Saturday, November 20, 2010

Antihydrogen Atoms Created And Captured

... at CERN, of course, in Switzerland. Yes, American scientists (from Lawrence Berkeley National Laboratory and UC Berkeley) were involved. No, we don't have the equipment to do it here. Thank you, Ronald Reagan and two Bushes, for murdering the funding of basic research in the United States.

A hydrogen atom comprises one proton and one electron. An antihydrogen atom comprises one antiproton and one antielectron, more typically called a positron. It's sort of a hydrogen atom with the charges reversed (and possibly other differences). When an atom meets its antiatom, both annihilate, releasing a lot of energy. I've also read that an atom of antihydrogen looks mathematically just like an atom of hydrogen moving backward in time.

But the universe contains almost entirely hydrogen atoms, not antihydrogen atoms: antimatter of any sort is exceedingly rare. Why? What's the difference that leads to the drastic imbalance? How did the imbalance come about? What are the particulars of the difference in the physics of hydrogen and antihydrogen? Those are the questions to be answered, and the accomplishment of being able to create and capture antihydrogen is an important first step.

Why do all this? Hey, if you want to power the Starship Enterprise someday...

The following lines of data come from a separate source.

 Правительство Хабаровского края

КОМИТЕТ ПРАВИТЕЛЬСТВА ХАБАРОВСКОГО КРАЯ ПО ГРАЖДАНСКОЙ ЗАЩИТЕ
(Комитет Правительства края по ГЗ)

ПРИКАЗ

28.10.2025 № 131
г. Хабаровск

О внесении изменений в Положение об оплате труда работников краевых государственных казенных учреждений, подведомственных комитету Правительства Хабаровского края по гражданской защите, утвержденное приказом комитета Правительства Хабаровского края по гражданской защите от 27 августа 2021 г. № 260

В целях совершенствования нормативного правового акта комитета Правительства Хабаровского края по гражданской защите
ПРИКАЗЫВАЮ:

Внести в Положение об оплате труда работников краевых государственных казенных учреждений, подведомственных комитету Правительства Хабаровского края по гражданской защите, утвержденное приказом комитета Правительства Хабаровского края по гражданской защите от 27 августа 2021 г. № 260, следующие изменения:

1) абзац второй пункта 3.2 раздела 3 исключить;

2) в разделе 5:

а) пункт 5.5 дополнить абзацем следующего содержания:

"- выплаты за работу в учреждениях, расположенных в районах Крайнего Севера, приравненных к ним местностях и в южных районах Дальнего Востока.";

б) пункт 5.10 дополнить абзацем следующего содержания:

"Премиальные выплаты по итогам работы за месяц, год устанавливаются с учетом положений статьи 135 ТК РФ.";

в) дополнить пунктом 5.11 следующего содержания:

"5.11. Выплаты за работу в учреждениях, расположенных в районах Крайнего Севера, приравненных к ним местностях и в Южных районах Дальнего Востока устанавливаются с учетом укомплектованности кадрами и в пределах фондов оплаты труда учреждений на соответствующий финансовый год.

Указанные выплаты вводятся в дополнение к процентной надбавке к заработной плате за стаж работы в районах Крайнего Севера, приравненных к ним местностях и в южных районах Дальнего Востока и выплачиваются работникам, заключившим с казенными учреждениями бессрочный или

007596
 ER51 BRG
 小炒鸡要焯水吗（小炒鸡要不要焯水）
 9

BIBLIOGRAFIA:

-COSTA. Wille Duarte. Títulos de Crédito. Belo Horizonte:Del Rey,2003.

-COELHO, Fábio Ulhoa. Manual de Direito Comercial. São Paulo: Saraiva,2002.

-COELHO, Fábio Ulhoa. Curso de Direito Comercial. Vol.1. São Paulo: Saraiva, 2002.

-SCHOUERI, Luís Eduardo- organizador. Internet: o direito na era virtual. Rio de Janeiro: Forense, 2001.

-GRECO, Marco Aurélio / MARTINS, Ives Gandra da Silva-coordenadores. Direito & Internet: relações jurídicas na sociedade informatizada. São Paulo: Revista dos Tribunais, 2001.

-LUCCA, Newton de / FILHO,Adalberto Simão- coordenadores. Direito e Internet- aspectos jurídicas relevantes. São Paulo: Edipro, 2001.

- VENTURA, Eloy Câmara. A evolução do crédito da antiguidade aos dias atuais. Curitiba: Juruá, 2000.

No, seriously: practically all the technology available to us today, for good and ill, is based on principles found in basic research in only the past 100 or so years. Basic research, fundamental science not aimed at known practical applications, is essential to the support of a civilized society. (Good judgment is also essential, and may be even scarcer in the United States than basic research.) Approximately the past five U.S. presidential administrations and 30 years of Congress have starved basic research. Applications of such research lag the research itself by anywhere between a couple of years and a goodly part of a century, so we are really depriving our grandchildren of those applications... and all because of our recent "give it to me now; forget basic research; give me what you can do without spending any money on basic research" attitude. Well and good... except that it means that the future belongs to other nations, not America.

(H/T Mark Esposito on Jonathan Turley's blog, whose remark at the beginning of a largely unrelated post led me to explore this topic. Political commentary above is entirely my own.)